SOURCE TEXT:
============================================================
What does this compare_exchange_weak example loop do, on atomic boolean, from a talk about the difference between weak and strong?


This is referencing the slide at 37:00 in this CppCon lecture here: https://youtu.be/DS2m7T6NKZQ

While the presenter is talking about the difference between compare_exchange_swap_strong and compare_exchange_swap_weak in the case of spurious failures, the following code is provided as an example use case. The question might be a bit frivolous because it isn't really about the main talking point, but I am trying to understand lock-free algorithms better.

bool expected = false;
extern atomic_bool b; // set somewhere else
while(!b.compare_exchange_weak(expected, true) && !expected);

I don't understand the use case with compare exchange swap here. If the atomic boolean b is false when we enter the while loop, the compare_exchange_swap_weak will return true and set b to be true, and then we break out of the while loop (assuming the cas_weak does not fail spuriously here).

If the atomic boolean b is true when we enter the while loop, the compare_exchange_swap_weak will return false and set expected to true. Then !expected will be false, and we break out of the while loop.

However, if the value of b is false when we enter the while loop, and the cas operation DOES fail spuriously, then we keep looping.

So it seems like the purpose of this code is to set the value of b to true if it is false in a lock_free manner. Unless I am misunderstanding something, couldn't we just do something like b.store(true) in practice?


Solution

  • I think this is as a try_lock() function, where b is the spinlock. Exit after taking the lock, or after one non-spurious failure. Or it's an emulation of compare_exchange_strong (which you should use instead for cases like this.)

    It's simplified / compacted for the purpose of cramming it into a slide; in real cases you'd probably use different code that could distinguish success from non-spurious failure more easily and clearly! But I think in this code, we can just return !expected as the lock-taking success status.

     extern atomic_bool b; // set somewhere else 
    
      bool expected = false;
      while(!b.compare_exchange_weak(expected, true) && !expected);
    

    The three cases are:

    • CAS succeeds, loop exits without checking the value of expected. while(false && ...).
      This is success in acquiring ownership of the loop, we can enter the critical section.
============================================================
INPUT DATA:
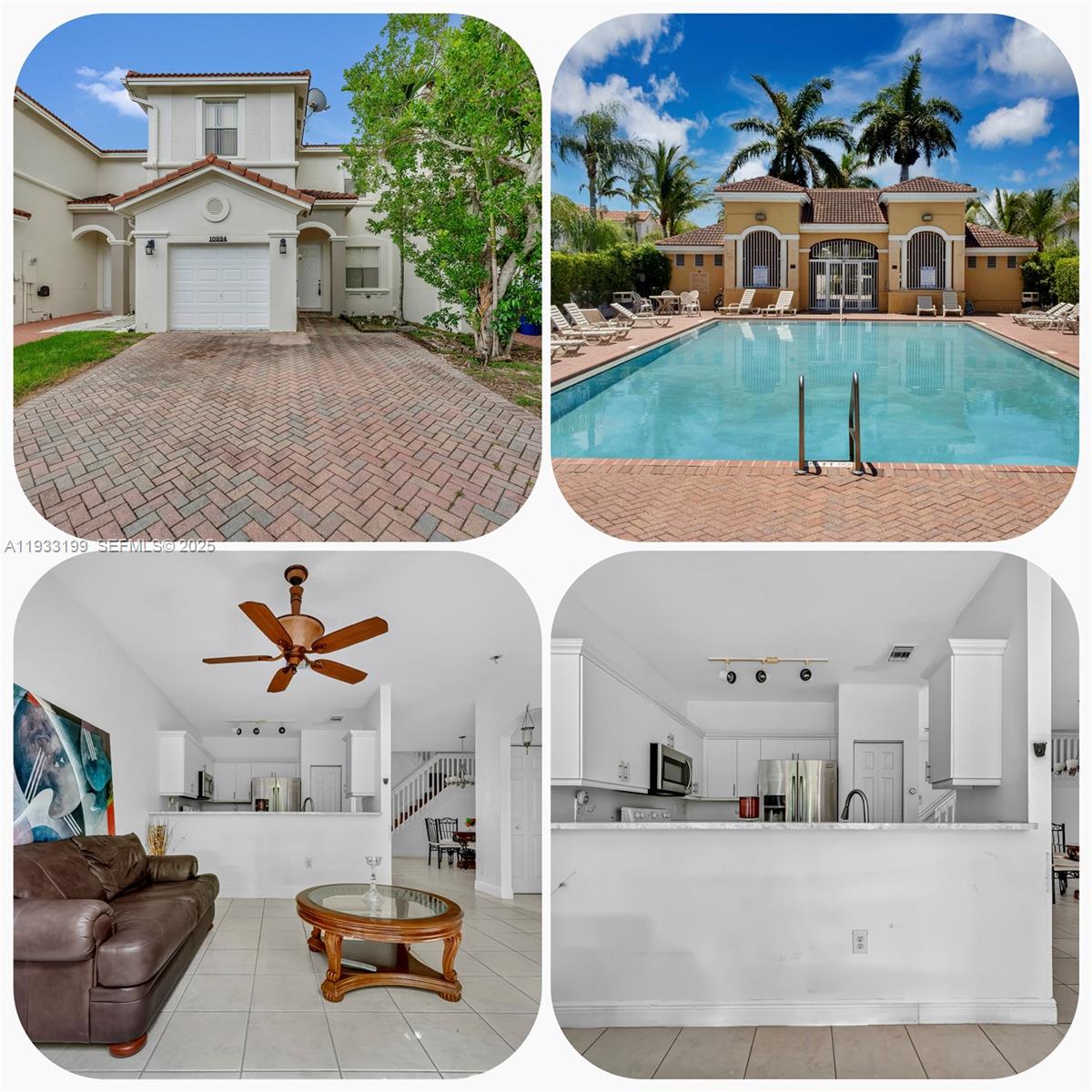 VILLAS DEL CAMPO SUB - Residential Lease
============================================================
YOUR TASKS:
- a) In the compare_exchange_weak discussion, why does the loop end when b is already true on entry?
- b) For each statement, say whether it agrees with the compare_exchange_weak discussion. Answer yes or no, and quote the words that decide it.
(i) The answer suggests the code could serve as a try_lock() function with b as the spinlock.
(ii) The slide in question comes at 45:00 in the lecture.
(iii) When the CAS succeeds, the loop checks the value of expected before exiting.
- c) What simpler call does the asker in the compare_exchange_weak discussion propose in place of the loop?

OUTPUTS FOR THE TASKS:
- a) The compare_exchange_weak call returns false and sets expected to true. Then !expected is false, so the loop condition fails and the loop exits.

- b)
(i) Yes: "I think this is as a try_lock() function, where b is the spinlock."
(ii) No: "This is referencing the slide at 37:00 in this CppCon lecture"
(iii) No: "CAS succeeds, loop exits without checking the value of expected."

- c) b.store(true)